The Denmark team hypothesized that by combining a tumor-associated antigen like mucin with a cancer-specific glycan change, they could detect a robust autoantibody response specific to cancer.
The researchers chemically synthesized a mucin called MUC1, and attached it to short glycan chains similar to those found in cancer. They then bound the structures to the surface of a microarray. The team collected serum samples from three groups, each including 20 patients with prostate, breast, or ovarian cancer. Wandall and his team passed each serum sample through the microarray, followed by a solution containing a fluorescent agent illuminating the presence of autoantibodies.
The group found that autoantibodies were present in 20 to 30 percent of cancer patients, versus none in samples from healthy individuals. Wandall says in the future, he plans to increase the specificity of the test by combining the short glycan structures with other cancer-associated proteins.
Michael Hollingsworth, a professor of biochemistry and molecular biology at the University of Nebraska Medical Center, collaborated with Wandall in designing the screening test. Hollingsworth envisions such a test as a regular screening tool incorporated into a yearly physical. “You wouldn’t want to use this as a diagnostic to say yeah, you have pancreatic cancer,” says Hollingsworth. “You just want to use it to say, okay, you want to look at this more closely.”

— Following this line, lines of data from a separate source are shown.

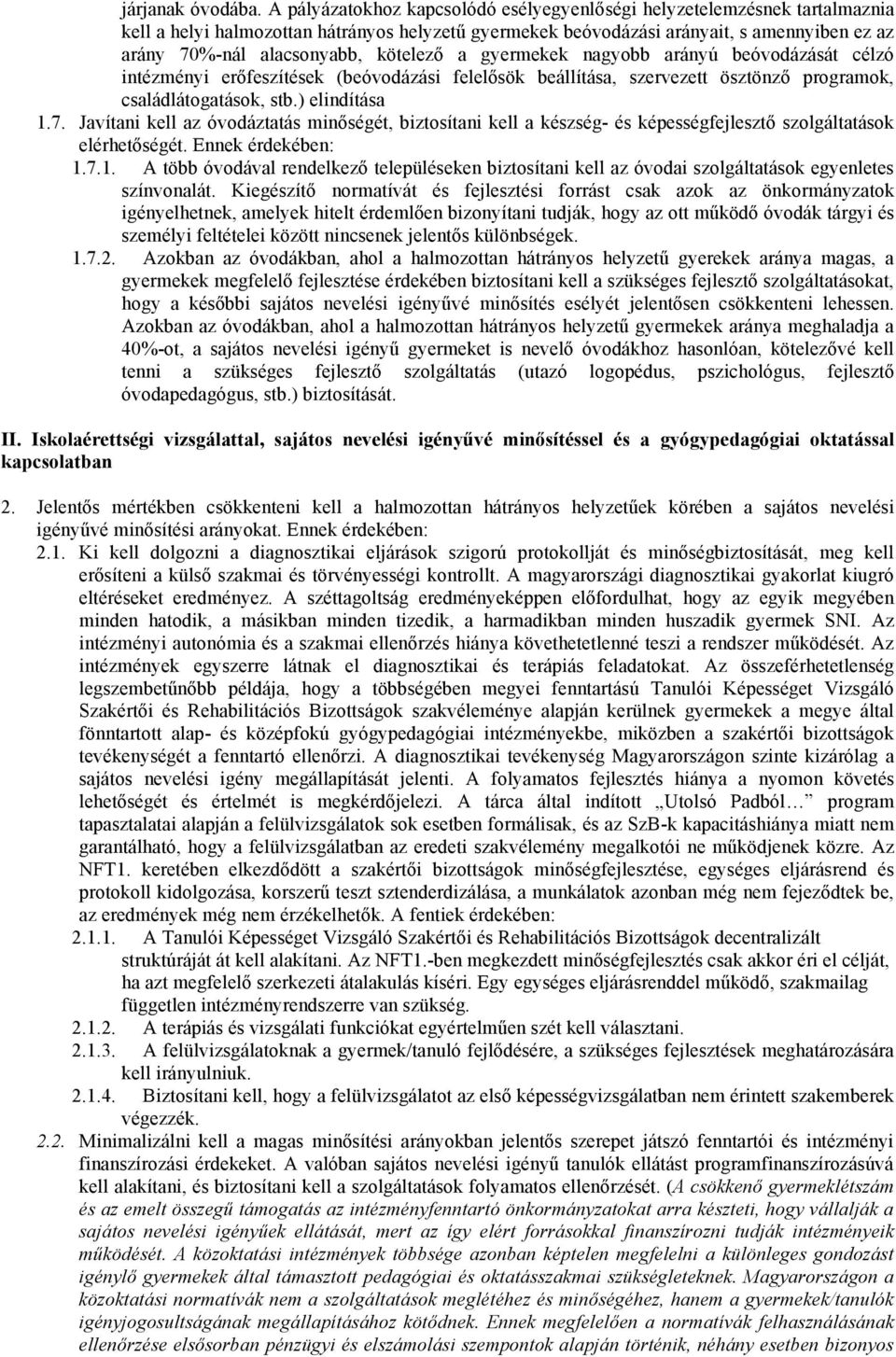 kötelező a gyermekek nagyobb arányú beóvodázását célzó intézményi erőfeszítések (beóvodázási felelősök beállítása, szervezett ösztönző programok, családlátogatások, stb.) elindítása 1.7.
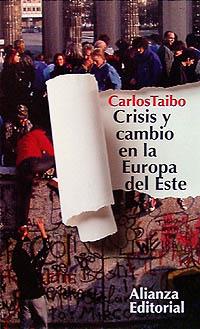 CRISIS Y CAMBIO EN LA EUROPA DEL ESTE | 9788420607597 | TAIBO, CARLOS | Llibreria L'Odissea - Libreria Online de Vilafranca del Penedès - Comprar libros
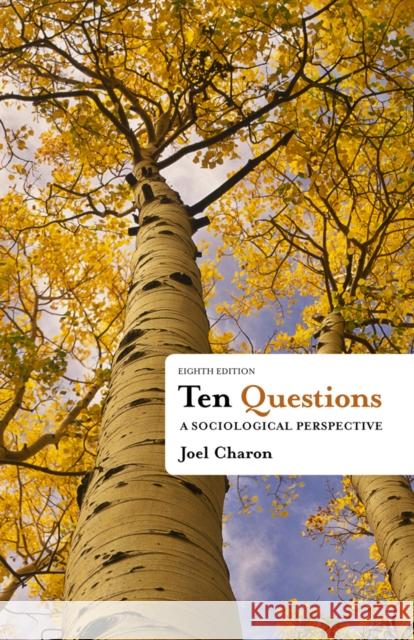 Ten Questions: A Sociological Perspective Joel M. Charon 9781111833763 Wadsworth Publishing Company - książka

Suzanne Miyamoto, associate professor of hematology and oncology at the Cancer Center at the University of California, Davis, is developing a similar cancer screening tool by incorporating cancer-related changes in glycan structures. Miyamoto sees promise in Hollingsworth and Wandall’s design. “I think it has potential,” says Miyamoto. “It’s only preliminary, and they will definitely need to do more validation processes to look at different cancers like benign versus malignant, and see how well that stands up to a clinical lab test. But their platform is very adaptable to the clinical lab.”